It's the autobiography of Mark Twain, a gift from my wife. "You need a book to read," she said when she handed it to me. It's been a fascinating introduction to life 100 years and more ago, including interesting stories of President Grant and others. I'm still not sure I'll get through it, but at least it still lies there on the corner table by the lamp, reminding me there are worlds to discover inside, gently prodding me to sit down and stay away from the computer.
It probably won't become one of my friends, like the many that line the bookshelves in the house, but I won't know until later. If not,it'll end up in the garage, or book book sale or... .

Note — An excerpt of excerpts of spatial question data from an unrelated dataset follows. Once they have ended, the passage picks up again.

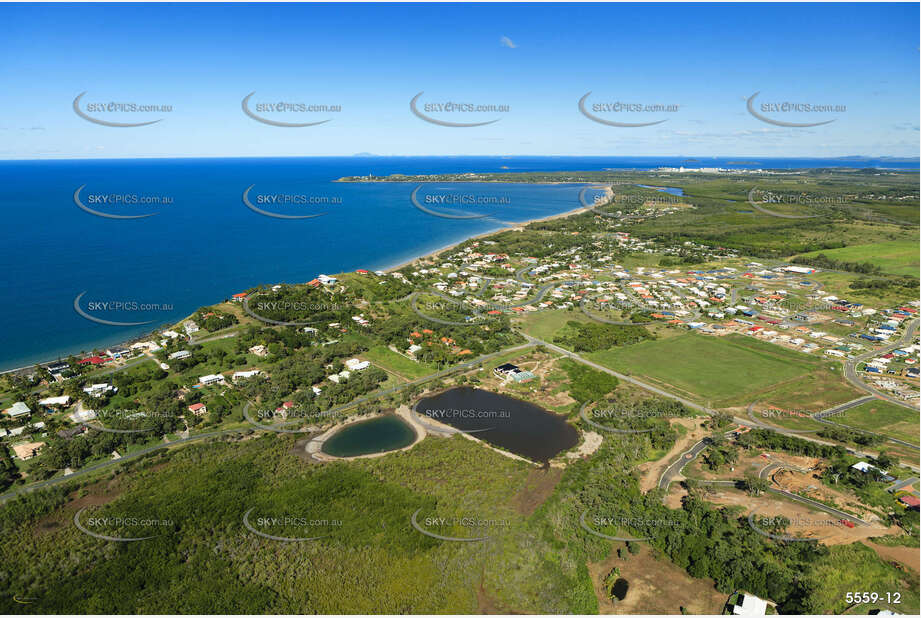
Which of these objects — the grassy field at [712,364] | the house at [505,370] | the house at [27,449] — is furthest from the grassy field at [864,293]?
the house at [27,449]

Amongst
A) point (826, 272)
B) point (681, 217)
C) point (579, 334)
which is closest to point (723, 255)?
point (826, 272)

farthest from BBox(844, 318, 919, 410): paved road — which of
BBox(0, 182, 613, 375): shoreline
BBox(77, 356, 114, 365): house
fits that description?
BBox(77, 356, 114, 365): house

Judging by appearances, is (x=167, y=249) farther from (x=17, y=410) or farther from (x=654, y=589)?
(x=654, y=589)

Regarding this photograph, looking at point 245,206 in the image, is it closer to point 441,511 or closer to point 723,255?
point 723,255

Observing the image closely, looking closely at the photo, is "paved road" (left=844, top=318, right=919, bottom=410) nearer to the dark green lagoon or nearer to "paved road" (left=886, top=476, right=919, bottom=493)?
"paved road" (left=886, top=476, right=919, bottom=493)

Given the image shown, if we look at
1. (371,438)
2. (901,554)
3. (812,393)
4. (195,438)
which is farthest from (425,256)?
(901,554)

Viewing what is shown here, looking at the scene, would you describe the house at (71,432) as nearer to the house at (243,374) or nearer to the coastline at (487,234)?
the house at (243,374)
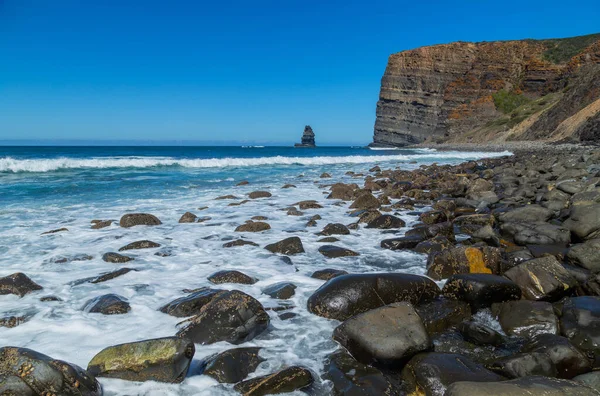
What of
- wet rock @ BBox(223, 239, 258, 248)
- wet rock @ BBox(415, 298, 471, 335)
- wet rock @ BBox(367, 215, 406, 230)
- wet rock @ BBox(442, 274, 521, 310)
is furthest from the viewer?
wet rock @ BBox(367, 215, 406, 230)

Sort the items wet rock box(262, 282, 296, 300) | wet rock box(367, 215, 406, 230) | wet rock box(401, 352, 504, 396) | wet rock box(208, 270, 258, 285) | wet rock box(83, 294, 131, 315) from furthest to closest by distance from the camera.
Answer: wet rock box(367, 215, 406, 230), wet rock box(208, 270, 258, 285), wet rock box(262, 282, 296, 300), wet rock box(83, 294, 131, 315), wet rock box(401, 352, 504, 396)

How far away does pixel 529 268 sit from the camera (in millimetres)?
4273

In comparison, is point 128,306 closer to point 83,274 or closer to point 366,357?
point 83,274

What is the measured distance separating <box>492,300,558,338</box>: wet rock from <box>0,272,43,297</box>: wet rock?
17.5 feet

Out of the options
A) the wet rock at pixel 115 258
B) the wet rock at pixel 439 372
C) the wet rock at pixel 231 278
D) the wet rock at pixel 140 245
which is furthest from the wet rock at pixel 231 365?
the wet rock at pixel 140 245

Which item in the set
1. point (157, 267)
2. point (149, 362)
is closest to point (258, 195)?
point (157, 267)

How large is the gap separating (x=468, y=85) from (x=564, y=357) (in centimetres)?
9481

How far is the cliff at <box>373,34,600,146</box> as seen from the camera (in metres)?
76.6

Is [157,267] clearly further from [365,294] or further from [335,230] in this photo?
[335,230]

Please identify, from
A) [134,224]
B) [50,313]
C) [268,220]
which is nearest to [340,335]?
[50,313]

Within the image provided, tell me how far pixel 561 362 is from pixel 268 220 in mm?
6701

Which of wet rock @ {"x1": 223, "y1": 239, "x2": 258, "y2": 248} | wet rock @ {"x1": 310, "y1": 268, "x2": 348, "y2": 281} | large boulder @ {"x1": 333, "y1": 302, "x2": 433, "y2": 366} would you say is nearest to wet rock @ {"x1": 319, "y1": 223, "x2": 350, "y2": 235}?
wet rock @ {"x1": 223, "y1": 239, "x2": 258, "y2": 248}

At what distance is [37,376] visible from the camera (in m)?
2.52

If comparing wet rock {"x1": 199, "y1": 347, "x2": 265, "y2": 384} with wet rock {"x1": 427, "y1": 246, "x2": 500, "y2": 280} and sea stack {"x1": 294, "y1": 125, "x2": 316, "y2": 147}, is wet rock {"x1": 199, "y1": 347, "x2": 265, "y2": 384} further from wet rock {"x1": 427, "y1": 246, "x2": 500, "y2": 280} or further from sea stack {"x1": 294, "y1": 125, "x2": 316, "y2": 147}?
sea stack {"x1": 294, "y1": 125, "x2": 316, "y2": 147}
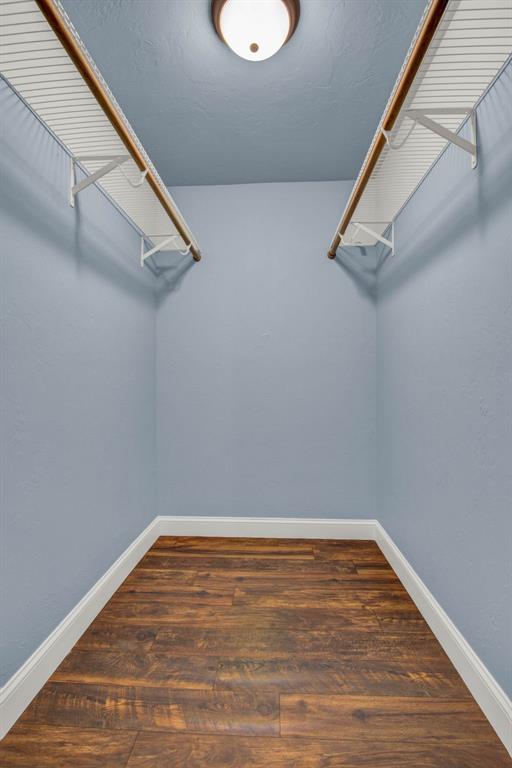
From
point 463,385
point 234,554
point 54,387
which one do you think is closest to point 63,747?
point 54,387

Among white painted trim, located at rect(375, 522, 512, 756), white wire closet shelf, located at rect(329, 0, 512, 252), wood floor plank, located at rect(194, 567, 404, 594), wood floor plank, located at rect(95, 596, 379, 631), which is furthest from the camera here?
wood floor plank, located at rect(194, 567, 404, 594)

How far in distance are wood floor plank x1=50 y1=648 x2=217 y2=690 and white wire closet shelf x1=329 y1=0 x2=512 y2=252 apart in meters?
1.86

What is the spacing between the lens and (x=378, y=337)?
7.66 ft

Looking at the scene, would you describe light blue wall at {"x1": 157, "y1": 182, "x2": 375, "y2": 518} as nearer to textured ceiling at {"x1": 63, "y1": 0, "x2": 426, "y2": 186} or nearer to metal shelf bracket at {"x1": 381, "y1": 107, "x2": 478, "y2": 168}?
textured ceiling at {"x1": 63, "y1": 0, "x2": 426, "y2": 186}

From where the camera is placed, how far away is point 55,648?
1271 mm

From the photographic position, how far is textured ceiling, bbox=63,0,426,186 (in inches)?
50.1

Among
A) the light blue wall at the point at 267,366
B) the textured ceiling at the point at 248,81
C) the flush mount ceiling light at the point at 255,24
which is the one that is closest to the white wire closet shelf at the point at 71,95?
the textured ceiling at the point at 248,81

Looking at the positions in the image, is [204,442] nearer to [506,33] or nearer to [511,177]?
[511,177]

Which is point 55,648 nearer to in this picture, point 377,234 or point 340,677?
point 340,677

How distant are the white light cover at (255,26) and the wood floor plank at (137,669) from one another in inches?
86.3

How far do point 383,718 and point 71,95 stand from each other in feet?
6.95

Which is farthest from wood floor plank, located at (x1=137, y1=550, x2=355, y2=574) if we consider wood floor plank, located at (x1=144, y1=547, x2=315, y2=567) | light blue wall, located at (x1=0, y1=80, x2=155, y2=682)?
light blue wall, located at (x1=0, y1=80, x2=155, y2=682)

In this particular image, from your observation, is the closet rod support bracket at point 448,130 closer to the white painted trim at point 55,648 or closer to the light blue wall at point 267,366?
the light blue wall at point 267,366

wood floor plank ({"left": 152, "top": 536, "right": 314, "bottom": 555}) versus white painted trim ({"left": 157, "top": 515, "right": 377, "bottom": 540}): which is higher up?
white painted trim ({"left": 157, "top": 515, "right": 377, "bottom": 540})
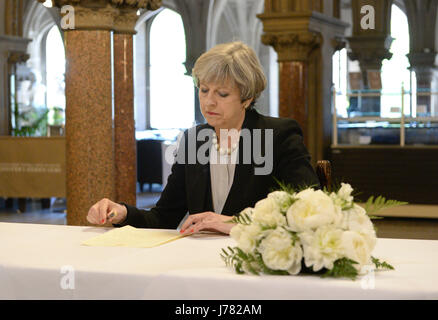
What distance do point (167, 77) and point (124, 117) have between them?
18778mm

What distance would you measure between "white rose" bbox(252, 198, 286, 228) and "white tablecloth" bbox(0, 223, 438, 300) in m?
0.15

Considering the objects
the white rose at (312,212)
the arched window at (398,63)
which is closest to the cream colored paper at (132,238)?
the white rose at (312,212)

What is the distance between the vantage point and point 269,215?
5.76ft

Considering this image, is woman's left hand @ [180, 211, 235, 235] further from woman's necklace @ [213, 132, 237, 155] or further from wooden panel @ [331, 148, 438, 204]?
wooden panel @ [331, 148, 438, 204]

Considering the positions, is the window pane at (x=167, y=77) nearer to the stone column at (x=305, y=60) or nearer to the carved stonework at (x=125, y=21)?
the stone column at (x=305, y=60)

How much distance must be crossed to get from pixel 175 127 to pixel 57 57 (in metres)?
5.16

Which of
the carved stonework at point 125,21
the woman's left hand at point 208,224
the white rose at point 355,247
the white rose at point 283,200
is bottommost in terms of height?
the woman's left hand at point 208,224

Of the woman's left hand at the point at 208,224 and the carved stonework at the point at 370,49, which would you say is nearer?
the woman's left hand at the point at 208,224

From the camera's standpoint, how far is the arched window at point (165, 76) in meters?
24.8

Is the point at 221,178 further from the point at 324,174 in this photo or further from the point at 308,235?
the point at 308,235

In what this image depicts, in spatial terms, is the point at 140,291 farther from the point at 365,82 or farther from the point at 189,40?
the point at 189,40

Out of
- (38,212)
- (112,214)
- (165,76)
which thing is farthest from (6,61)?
(165,76)

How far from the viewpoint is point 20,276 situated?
206 cm

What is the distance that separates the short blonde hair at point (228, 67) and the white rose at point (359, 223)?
3.45 feet
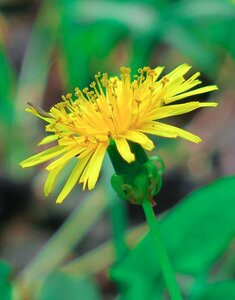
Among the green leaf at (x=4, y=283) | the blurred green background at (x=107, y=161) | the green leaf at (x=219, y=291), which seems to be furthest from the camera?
the blurred green background at (x=107, y=161)

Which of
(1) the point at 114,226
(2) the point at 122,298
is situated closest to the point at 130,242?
(1) the point at 114,226

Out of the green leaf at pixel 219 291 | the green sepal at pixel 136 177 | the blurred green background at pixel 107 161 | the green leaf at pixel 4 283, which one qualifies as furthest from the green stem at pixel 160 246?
the blurred green background at pixel 107 161

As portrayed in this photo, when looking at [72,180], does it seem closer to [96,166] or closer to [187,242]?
[96,166]

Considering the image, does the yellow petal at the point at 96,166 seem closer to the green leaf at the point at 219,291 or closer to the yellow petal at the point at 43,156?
the yellow petal at the point at 43,156

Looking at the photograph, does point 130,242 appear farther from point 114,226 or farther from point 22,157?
point 22,157

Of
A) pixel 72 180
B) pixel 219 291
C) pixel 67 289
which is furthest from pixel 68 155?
pixel 67 289

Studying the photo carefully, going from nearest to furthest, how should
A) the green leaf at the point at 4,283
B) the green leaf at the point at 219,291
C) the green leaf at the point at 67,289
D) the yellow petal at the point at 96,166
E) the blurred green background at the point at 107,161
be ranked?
1. the yellow petal at the point at 96,166
2. the green leaf at the point at 219,291
3. the green leaf at the point at 4,283
4. the green leaf at the point at 67,289
5. the blurred green background at the point at 107,161

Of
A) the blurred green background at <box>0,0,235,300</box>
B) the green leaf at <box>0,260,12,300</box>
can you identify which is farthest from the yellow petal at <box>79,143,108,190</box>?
the blurred green background at <box>0,0,235,300</box>

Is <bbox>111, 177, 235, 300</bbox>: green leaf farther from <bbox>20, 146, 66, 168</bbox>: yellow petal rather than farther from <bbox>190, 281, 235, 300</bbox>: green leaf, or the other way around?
<bbox>20, 146, 66, 168</bbox>: yellow petal
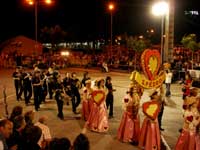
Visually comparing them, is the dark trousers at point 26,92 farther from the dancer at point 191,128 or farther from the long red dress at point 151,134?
the dancer at point 191,128

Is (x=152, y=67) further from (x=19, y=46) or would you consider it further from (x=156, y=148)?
(x=19, y=46)

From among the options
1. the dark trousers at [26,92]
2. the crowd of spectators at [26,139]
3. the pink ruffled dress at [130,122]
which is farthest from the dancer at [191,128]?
the dark trousers at [26,92]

I do know that it wouldn't be the same picking up an e-reader, and even though I may buy one of those for lightweight air travel, I spend too much time in front of a digital screen as it is to want to read books and newspapers that way.
Frankly, I enjoy the feel of pages, the sense of discovery that comes from turning pages. It's sensory, and I can mark the favorite parts up with underlines, or stars in the margins, or brackets or other comments. Yes, you can highlight stuff on the ereaders, but come on, it's not like underlining John 3:16 in the redletter version of the New Testament. That highlight is impersonal. When I mark in a book, it's because I have found a personal connection.
In our house the bookshelves are scattered, and not orderly and sterile like the TV law libraries you see. The books on those shelves have degrees of personality just like the books. Susan also uses them to help decorate, under lamps, on tables, and elsewhere. They're part of who we are.
Yes, we've recently cleaned many out that just cluttered the shelves. They're in the garage, ready to be sold or given away. Sort of like erasing a book from an e-reader. But not the ones on my book shelves that I love to pick up and turn pages in.